Question

consider the derivation of sin(2x)

step 1: sin(2x) = sin(x + x)
step 2: = sin(x)cos(x) + cos(x)sin(x)
step 3: = (sin(x)cos(x))²

where is the error?

• step 2 should read = cos(x)cos(x) − sin(x)sin(x)
• step 2 should read = sin(x)cos(x) − cos(x)sin(x)
• step 3 should read = −2sin(x)cos(x)
• step 3 should read = 2sin(x)cos(x)

Explanation:

Step1: Recall the sine addition formula

The formula for \(\sin(A + B)\) is \(\sin(A)\cos(B) + \cos(A)\sin(B)\). For \(A = B = x\), \(\sin(x + x)=\sin(x)\cos(x)+\cos(x)\sin(x)\), so Step 2 is correct.

Step2: Simplify \(\sin(x)\cos(x)+\cos(x)\sin(x)\)

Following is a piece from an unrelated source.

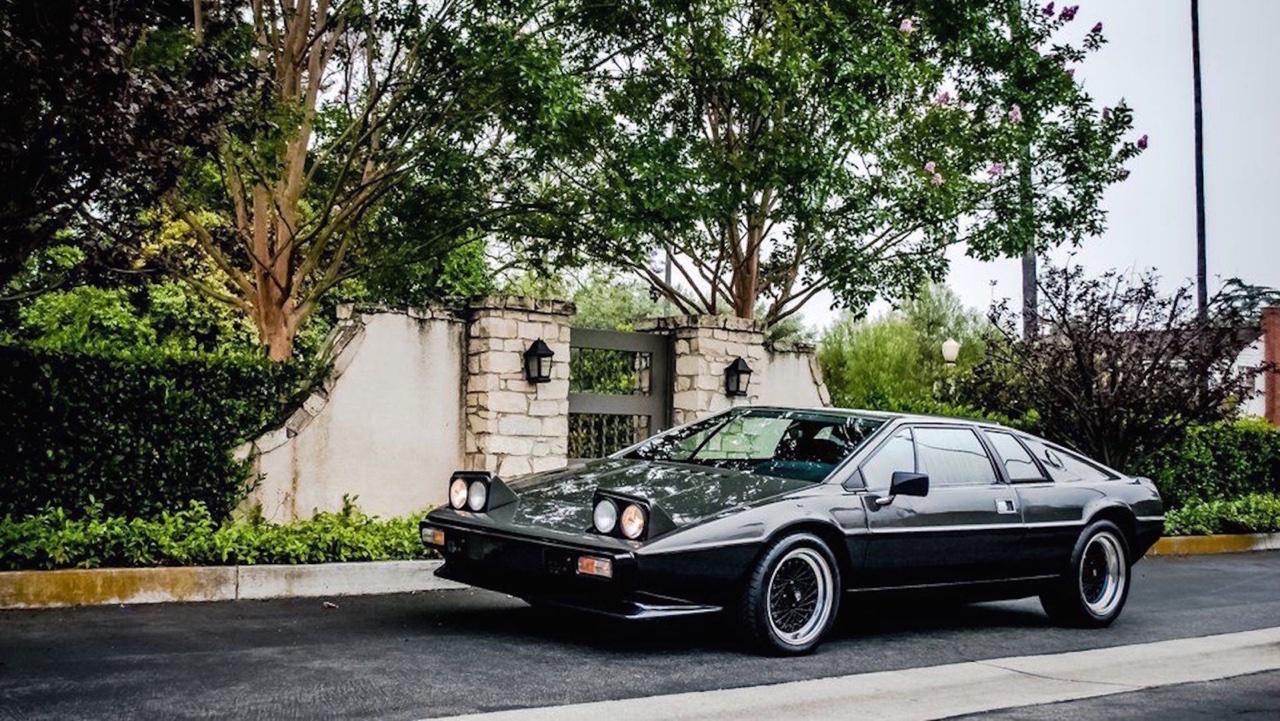 Lotus Esprit - De la S1 à la V8... 13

Combining like terms, \(\sin(x)\cos(x)+\cos(x)\sin(x) = 2\sin(x)\cos(x)\). But in Step 3, it is written as \((\sin(x)\cos(x))^2\), which is wrong. The correct simplification of \(\sin(x)\cos(x)+\cos(x)\sin(x)\) is \(2\sin(x)\cos(x)\), so the error is in Step 3, and it should read \(= 2\sin(x)\cos(x)\).

Answer:

Step 3 should read \(= 2\sin(x)\cos(x)\) (the last option: "Step 3 should read \(= 2\sin(x)\cos(x)\)")